A votação da MP não está concluída. A Câmara ficou de deliberar no próximo dia 28 sobre os destaques acrescidos ao texto. Quem sabe será possível então torná-lo um pouco menos acintoso. [nos países em que a administração pública é séria, honesta, está a serviço da sociedade e não de um partido político; nos países em que a administração pública não banca MENSALÃO para o partido que está no governo, até que se pode pensar em manter sob sigilo o teto aceitável pelo governo em uma determinada obra - isso em situação excepcional.

Mas, no caso do Brasil em que qualquer 'consultor' - estilo Palocci, vai saber o valor máximo que a proposta pode atingir e vai vender essa informação a quem pagar melhor, é inadmissível o que o RDC quer impor.]

Delito coletivo
[cinismo do governo Dilma: incluiu em uma MP que nada tinha a ver com o assunto, um penduricalho que iria render bom dinheiro para bancar os 'honestos' eleitores - o enxerto na MP 'barriga de aluguel' se refere a concessão do direito a ex-banqueiros falidos de vender ao governo moedas podres pelo valor de face.
Felizmente a VEJA denunciou o desgoverno recuou, tento a presidente Dilma vetado o 'beneficio'.
O veto ocorreu, é bom se enfatizar, não foi por iniciativa da presidente ou de sua assessoria e sim devido a denúncia da VEJA.]
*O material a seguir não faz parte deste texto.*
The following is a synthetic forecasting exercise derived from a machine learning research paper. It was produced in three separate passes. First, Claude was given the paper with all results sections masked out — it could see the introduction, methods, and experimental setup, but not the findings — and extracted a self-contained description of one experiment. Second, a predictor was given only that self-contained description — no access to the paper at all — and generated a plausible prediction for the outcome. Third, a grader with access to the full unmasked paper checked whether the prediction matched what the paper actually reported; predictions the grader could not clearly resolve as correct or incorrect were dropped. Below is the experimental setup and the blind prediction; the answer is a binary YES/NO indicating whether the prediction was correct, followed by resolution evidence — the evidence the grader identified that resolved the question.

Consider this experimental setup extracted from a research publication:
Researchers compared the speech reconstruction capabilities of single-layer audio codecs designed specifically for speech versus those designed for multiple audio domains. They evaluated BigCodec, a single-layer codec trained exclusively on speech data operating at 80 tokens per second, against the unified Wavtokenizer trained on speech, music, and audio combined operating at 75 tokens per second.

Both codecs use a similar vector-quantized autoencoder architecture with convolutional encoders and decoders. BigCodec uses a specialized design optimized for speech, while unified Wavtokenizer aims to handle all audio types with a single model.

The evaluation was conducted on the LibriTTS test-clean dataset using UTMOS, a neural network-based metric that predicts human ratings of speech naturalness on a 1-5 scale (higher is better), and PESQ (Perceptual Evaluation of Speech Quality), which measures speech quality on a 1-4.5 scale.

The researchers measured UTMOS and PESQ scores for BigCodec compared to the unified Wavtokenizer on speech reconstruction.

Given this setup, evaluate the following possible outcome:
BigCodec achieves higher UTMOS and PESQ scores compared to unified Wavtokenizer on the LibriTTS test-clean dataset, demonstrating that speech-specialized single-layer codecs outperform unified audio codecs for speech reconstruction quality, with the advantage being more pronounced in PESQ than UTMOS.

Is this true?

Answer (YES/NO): YES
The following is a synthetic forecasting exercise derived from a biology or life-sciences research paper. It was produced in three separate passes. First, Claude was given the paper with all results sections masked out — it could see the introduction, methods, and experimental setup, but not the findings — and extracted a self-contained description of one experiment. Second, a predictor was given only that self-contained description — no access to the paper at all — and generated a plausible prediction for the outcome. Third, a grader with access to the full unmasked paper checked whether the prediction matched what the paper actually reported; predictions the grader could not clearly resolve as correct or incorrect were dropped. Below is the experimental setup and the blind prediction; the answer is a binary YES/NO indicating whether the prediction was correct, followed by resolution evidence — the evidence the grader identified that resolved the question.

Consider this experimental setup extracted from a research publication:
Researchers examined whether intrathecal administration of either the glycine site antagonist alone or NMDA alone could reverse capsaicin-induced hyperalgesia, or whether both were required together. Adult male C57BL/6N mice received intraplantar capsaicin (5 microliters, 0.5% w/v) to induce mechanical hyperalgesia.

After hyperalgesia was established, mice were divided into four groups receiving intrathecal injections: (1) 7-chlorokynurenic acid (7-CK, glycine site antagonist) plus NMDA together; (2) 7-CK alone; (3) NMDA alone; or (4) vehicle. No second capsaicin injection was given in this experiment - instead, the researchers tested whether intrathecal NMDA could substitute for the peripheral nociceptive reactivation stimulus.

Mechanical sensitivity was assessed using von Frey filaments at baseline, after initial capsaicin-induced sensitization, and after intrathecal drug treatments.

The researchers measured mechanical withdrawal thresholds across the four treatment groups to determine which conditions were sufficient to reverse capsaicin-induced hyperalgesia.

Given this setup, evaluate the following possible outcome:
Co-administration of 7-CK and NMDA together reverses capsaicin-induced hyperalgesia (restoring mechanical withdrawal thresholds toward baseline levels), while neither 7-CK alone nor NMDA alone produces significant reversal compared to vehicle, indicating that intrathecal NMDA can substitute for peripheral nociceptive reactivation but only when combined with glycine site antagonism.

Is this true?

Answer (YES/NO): YES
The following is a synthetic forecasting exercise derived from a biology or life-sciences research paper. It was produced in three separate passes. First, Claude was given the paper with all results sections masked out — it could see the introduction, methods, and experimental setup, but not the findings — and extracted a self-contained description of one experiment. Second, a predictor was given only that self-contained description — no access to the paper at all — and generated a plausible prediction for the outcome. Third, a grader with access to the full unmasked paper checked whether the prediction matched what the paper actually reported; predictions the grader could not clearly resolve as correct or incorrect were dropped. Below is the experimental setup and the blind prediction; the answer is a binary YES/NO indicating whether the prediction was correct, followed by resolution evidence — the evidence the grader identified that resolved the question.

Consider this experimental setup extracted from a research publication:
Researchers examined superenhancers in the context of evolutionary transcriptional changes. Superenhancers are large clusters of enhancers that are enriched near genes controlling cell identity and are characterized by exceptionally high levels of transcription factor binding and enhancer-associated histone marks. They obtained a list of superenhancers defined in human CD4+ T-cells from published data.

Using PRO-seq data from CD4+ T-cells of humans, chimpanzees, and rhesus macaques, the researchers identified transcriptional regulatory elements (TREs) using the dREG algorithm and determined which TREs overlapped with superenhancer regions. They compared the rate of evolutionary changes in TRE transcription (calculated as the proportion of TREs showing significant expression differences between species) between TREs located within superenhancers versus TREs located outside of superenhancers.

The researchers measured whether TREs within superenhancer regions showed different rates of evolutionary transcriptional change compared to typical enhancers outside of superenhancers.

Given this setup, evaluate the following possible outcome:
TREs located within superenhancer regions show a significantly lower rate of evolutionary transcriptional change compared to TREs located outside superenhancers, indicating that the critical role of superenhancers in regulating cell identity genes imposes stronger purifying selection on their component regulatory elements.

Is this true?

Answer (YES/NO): NO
A Câmara, o Senado e a Casa Civil não viram - ou se viram não deram importância ao fato até ser publicado pela revista Veja - que em meio à infinidade de penduricalhos da Medida Provisória 517 havia uma emenda concedendo a ex-banqueiros falidos o direito de vender ao governo moedas podres pelo valor de face.

Um prejuízo de R$ 8,7 bilhões, urdido pelo deputado Eduardo Cunha, autor da emenda que incluiu o "benefício" na MP. Convenhamos, um montante considerável demais para que 513 deputados, 81 senadores e os encarregados de acompanhar assuntos legislativos no Palácio do Planalto deixassem passar em branco.

Alertado pela reportagem da Veja, o governo anunciou o veto da presidente Dilma Rousseff à falcatrua. O desfecho, portanto, nesse aspecto foi positivo.

O mesmo já não se pode dizer do processo que permitiu esta e permite a ocorrência de outras exorbitâncias que nem chegam ao conhecimento público por conta da deturpação no uso e na tramitação das medidas provisórias.

Parlamentares de vários partidos denunciaram ultimamente o "sistema" de contrabando pelo qual uma medida incorpora diferentes proposituras, e apontaram aquela MP em particular, enviada ao Congresso com nada menos que 13 assuntos distintos.

Falaram sobre o significado da ilegalidade, da usurpação de prerrogativas, da submissão do Congresso e, sobretudo, sobre o desrespeito flagrante à Constituição.

Descontadas as exceções de praxe, ninguém deu pelota nos plenários, tal o afã de cumprir as exigências do Planalto.

O caso da oferenda aos ex-banqueiros falidos foi exemplar. Mostrou toda a deficiência de um processo em que o defeito não reside na falta ou no excesso de prazos para que uma ou outra Casa examinem as medidas.

A deformação está na absoluta indiferença do Executivo e do Legislativo à letra da lei que, de um lado, restringe o envio de MPs a determinados assuntos e, de outro, exige exame detido sobre o conteúdo enviado.